What is particularly sinister about The Monsoon Ghost Image is aside from tropes that could be found in murder mysteries, psychological thrillers, and political suspense novels, there is no sense of fantasy. The setting is very real and somehow made even more dangerous. Some of the more horror elements are a bit over the top, such as the appearance of a surgeon who specializes in torturing people for financial rewards, political gain, and for his self pleasure. However, in this context and as we know in our history books and the news, there were and still are people who are that sadistic and brutal. 
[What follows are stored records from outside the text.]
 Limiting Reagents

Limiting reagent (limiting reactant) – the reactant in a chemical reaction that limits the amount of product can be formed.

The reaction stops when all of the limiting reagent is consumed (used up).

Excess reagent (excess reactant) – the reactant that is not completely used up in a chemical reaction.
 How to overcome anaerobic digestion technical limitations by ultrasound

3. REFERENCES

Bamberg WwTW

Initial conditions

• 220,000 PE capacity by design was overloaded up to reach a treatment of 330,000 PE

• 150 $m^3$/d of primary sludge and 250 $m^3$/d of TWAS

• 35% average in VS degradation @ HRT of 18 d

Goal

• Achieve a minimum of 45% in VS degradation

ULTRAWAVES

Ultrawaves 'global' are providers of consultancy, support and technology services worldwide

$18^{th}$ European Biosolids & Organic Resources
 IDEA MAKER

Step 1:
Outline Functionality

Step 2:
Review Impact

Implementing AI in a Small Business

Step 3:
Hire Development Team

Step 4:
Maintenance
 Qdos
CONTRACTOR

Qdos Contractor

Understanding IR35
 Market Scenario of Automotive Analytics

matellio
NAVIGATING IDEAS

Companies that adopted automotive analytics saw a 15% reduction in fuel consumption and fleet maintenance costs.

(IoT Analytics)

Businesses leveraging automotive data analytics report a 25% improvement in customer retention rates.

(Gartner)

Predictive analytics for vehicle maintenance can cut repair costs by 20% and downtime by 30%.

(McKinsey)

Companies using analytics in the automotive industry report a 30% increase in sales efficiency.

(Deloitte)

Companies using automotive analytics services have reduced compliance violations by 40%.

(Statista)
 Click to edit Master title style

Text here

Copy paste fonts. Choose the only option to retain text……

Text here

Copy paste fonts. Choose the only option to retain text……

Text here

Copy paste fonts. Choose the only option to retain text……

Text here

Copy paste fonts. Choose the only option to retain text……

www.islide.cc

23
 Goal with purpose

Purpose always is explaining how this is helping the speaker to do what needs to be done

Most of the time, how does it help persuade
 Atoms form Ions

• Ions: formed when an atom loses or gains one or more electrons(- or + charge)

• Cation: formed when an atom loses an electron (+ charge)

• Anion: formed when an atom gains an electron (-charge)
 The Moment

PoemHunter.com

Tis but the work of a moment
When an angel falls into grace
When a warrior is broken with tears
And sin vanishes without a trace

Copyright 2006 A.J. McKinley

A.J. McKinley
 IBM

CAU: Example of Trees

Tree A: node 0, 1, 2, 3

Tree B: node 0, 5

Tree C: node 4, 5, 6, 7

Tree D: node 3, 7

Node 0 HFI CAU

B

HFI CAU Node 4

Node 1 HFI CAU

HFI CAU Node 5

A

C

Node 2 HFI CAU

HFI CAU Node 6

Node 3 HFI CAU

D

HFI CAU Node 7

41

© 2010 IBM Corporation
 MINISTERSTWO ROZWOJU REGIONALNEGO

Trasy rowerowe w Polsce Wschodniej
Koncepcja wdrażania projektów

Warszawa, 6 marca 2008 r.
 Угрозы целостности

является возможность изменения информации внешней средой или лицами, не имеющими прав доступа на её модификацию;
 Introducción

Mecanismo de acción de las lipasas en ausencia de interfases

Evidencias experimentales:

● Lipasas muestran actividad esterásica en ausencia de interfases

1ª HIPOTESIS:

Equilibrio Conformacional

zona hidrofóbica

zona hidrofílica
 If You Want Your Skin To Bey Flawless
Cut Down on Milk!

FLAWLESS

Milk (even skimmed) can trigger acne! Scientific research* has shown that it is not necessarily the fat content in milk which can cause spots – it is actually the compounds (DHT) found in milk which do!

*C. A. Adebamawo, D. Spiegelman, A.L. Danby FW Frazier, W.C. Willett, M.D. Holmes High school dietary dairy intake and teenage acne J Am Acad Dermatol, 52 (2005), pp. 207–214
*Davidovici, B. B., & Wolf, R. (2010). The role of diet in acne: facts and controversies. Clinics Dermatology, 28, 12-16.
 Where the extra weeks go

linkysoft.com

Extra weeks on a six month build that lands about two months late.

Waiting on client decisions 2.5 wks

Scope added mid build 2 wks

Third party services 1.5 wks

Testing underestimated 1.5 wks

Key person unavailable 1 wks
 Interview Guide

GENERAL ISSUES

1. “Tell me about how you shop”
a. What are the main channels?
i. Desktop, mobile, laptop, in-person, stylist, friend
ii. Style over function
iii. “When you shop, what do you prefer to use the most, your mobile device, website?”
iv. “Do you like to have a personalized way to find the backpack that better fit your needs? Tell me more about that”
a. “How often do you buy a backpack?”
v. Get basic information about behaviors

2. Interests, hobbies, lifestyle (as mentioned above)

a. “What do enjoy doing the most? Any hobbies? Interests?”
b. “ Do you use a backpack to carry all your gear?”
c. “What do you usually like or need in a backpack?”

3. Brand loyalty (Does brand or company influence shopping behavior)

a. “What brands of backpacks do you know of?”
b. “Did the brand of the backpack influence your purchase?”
We see the sex trade industry but not as some enticing glittery thing where people can go abroad to fill their deepest desires. Instead, it is seen as something dark and depraved, showing the people who get involved in it were drawn by needing money, feeling devoid of any self worth or validation, or believing the empty promises that sinister adults gave them. They have since grown into hardened individuals who survive this harsh uncaring existence the only way that they can. They do anything for money and inflict the same pain that was given to them, continuing an endless cycle of abuse and human trafficking.


Maier goes through a lot of development and mental stress in this book, surprisingly even more so than in the previous books where his struggles were more personal. Without spoiling too much there are several points where Maier is left alone without contacts, allies, and with multiple enemies after him. Just like many of the victims that he encounters and tries to protect and find justice for, he realizes that he is likely to die because of others' schemes and manipulations. 

In fact it becomes clear that Maier, The Ritters, Mikhail and many other characters are manipulated by outside higher forces. These forces don't care who they are or who has to be hurt or killed. Maier is just simply another person for these forces to step on and remove, no more important to them than a small insect.


There are various chapters in which Maier is held captive. It's very rare in a mystery novel when the detective is left in such a vulnerable position where they are imprisoned during their investigation and subjected to physical and psychological torture for a long time, for a period of months it seems. Considering the physical and mental abuse inflicted on him in the last couple of books, Maier's experience in Thailand during his imprisonment and the realization of him being manipulated could be the final push to send him completely over from the justice seeking law abiding citizen to the tortured empty lawless. The protective light that Maier shines over the innocent could dim forever and never return. 


This may be the final book in The Detective Maier Mystery Series. If it is, Vater definitely saved the best for last.